MAAS

Same node handed out in response to two parallel 'acquire' requests

Bug #1382575 reported by Jason Hobbs on 2014-10-17

This bug affects 1 person

Affects		Status	Importance	Assigned to	Milestone
	MAAS	Fix Released	Critical	Jason Hobbs	MAAS 1.7.0

Bug Description

I have a script that uses the cli to acquire nodes in quick succession in parallel, in two separate processes. I do 30 acquire node requests, and all return successfully. However, less than 30 unique system-ids are returned, so sometimes MAAS is handing out the same system ID in response to multiple node acquire requests.

This was initially reported by a user and I have confirmed it on my own setup, on MAAS 1.7.0~beta6+bzr3260-0ubuntu1~trusty1

Tags:

Related branches

lp:~jason-hobbs/maas/lock-around-node-acquire

Merged into lp:~maas-committers/maas/trunk at revision 3272

Gavin Panella (community): Approve on 2014-10-20

Blake Rouse (community): Approve on 2014-10-20

Raphaël Badin: Pending requested 2014-10-20

lp:~jason-hobbs/maas/run-single-process-single-thread

Rejected for merging into lp:~maas-committers/maas/trunk

Andres Rodriguez (community): Disapprove on 2014-10-19

Christian Reis (community): Needs Information on 2014-10-17

lp:~andreserl/maas/fix_lp1382575

Rejected for merging into lp:~maas-committers/maas/trunk

Gavin Panella (community): Disapprove on 2014-10-19

MAAS Maintainers: Pending requested 2014-10-19

lp:ubuntu/utopic-proposed/maas

lp:~andreserl/maas/pkg_beta8_release

Merged into lp:~maas-maintainers/maas/packaging.utopic at revision 332

Julian Edwards (community): Approve on 2014-10-23

Christian Reis (community): Approve on 2014-10-23

Revision history for this message

Jason Hobbs (jason-hobbs) wrote on 2014-10-17: Re: Same node handed out in response to two parallel 'acquire' requests from the same user

parallel_acquire.sh Edit (222 bytes, text/x-sh)

I've attached a script that reproduces the issue.
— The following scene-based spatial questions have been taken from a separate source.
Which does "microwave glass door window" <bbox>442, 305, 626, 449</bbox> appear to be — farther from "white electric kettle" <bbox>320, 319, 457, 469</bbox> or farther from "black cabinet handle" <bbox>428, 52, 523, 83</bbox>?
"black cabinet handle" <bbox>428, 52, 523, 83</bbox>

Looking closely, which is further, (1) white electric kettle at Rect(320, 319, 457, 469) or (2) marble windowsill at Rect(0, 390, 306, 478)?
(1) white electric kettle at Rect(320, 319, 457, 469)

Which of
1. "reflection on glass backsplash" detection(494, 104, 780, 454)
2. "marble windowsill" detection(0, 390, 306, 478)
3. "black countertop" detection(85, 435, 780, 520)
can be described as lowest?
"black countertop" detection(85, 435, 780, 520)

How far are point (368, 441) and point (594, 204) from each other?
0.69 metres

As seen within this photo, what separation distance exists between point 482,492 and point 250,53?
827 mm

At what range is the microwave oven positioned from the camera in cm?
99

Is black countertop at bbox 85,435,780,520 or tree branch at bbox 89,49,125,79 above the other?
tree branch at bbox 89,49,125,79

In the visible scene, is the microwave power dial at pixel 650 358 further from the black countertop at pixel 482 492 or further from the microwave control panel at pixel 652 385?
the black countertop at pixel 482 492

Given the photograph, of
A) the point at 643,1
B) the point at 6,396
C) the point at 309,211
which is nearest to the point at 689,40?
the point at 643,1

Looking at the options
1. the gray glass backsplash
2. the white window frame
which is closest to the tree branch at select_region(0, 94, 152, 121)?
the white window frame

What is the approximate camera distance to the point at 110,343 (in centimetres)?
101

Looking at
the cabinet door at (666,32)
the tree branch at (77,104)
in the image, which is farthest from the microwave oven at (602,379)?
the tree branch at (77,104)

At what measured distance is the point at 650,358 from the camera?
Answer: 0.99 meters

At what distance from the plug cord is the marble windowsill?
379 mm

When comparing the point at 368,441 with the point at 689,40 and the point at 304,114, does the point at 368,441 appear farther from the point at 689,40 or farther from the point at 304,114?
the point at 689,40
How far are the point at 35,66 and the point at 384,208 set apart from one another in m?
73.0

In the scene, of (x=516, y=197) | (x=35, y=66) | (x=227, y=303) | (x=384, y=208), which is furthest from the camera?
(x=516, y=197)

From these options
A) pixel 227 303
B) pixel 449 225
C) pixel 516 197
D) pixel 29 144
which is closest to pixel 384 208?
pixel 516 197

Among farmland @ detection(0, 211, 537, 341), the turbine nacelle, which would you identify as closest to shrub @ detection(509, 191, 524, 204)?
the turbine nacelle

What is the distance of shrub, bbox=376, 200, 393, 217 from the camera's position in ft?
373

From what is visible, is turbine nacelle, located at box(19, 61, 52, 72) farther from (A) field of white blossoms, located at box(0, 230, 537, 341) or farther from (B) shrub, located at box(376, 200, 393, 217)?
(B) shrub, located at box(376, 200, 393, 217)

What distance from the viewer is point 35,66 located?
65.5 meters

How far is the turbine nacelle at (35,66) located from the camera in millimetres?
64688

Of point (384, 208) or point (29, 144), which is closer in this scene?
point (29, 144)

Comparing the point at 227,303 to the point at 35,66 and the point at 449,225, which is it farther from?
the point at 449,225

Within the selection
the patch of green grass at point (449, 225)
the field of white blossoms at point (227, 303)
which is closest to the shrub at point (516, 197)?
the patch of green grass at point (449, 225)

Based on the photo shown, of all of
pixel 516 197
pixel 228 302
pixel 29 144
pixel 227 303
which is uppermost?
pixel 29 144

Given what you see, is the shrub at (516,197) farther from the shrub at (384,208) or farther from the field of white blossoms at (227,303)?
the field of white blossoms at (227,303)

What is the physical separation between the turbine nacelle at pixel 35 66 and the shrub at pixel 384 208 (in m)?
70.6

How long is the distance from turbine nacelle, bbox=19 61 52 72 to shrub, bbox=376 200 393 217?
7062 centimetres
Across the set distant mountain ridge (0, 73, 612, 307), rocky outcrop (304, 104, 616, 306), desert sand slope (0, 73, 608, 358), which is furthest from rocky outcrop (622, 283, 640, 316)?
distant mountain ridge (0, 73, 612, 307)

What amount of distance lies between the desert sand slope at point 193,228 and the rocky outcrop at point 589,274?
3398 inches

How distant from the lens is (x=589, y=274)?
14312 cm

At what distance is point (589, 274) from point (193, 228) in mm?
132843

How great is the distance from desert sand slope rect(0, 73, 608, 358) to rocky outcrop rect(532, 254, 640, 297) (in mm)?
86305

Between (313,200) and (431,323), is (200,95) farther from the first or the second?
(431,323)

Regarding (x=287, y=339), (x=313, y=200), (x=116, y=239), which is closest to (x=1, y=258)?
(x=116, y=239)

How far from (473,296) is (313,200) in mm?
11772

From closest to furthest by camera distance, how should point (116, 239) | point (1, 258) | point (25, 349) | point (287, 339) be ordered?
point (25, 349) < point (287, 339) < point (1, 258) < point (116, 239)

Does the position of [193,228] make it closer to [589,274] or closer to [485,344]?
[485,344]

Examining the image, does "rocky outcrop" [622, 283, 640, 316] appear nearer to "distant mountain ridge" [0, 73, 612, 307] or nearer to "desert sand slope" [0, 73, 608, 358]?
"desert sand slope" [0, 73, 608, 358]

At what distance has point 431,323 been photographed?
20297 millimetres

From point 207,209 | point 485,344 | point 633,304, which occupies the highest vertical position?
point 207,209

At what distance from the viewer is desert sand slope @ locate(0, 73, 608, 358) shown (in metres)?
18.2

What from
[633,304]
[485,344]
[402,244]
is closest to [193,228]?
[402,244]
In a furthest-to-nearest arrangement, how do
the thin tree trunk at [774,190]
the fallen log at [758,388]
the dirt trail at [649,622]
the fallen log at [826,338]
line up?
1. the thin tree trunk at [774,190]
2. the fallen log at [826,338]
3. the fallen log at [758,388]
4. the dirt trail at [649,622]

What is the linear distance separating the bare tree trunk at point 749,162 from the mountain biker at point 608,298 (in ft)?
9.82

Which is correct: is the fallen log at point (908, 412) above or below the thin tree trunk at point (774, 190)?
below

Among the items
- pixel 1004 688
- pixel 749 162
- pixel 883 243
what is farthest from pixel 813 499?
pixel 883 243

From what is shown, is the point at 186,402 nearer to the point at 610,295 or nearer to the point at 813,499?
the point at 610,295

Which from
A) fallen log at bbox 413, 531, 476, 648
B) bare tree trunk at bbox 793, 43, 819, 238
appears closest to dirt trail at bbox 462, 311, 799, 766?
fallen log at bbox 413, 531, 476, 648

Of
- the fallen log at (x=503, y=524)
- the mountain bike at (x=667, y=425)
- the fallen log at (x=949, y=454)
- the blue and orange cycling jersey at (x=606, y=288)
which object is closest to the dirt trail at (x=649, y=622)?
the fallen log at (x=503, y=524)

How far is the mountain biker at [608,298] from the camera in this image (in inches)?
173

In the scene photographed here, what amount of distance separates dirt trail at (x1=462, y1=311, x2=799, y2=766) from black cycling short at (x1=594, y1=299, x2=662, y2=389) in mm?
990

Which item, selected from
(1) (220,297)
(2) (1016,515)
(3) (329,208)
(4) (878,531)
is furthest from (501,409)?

You can work around this issue by editing the first line of "/etc/maas/maas-http.conf" changing 'processes=2' to 'processes=1'.

summary:

- Same node handed out in two parallel 'acquire' requests from the same
- user
+ Same node handed out in response to two parallel 'acquire' requests from
+ the same user

Revision history for this message

Jason Hobbs (jason-hobbs) wrote on 2014-10-17:

This also happens when there are two users making the requests.

summary:	- Same node handed out in response to two parallel 'acquire' requests from - the same user + Same node handed out in response to two parallel 'acquire' requests
Changed in maas:
status:	Triaged → In Progress
assignee:	nobody → Jason Hobbs (jason-hobbs)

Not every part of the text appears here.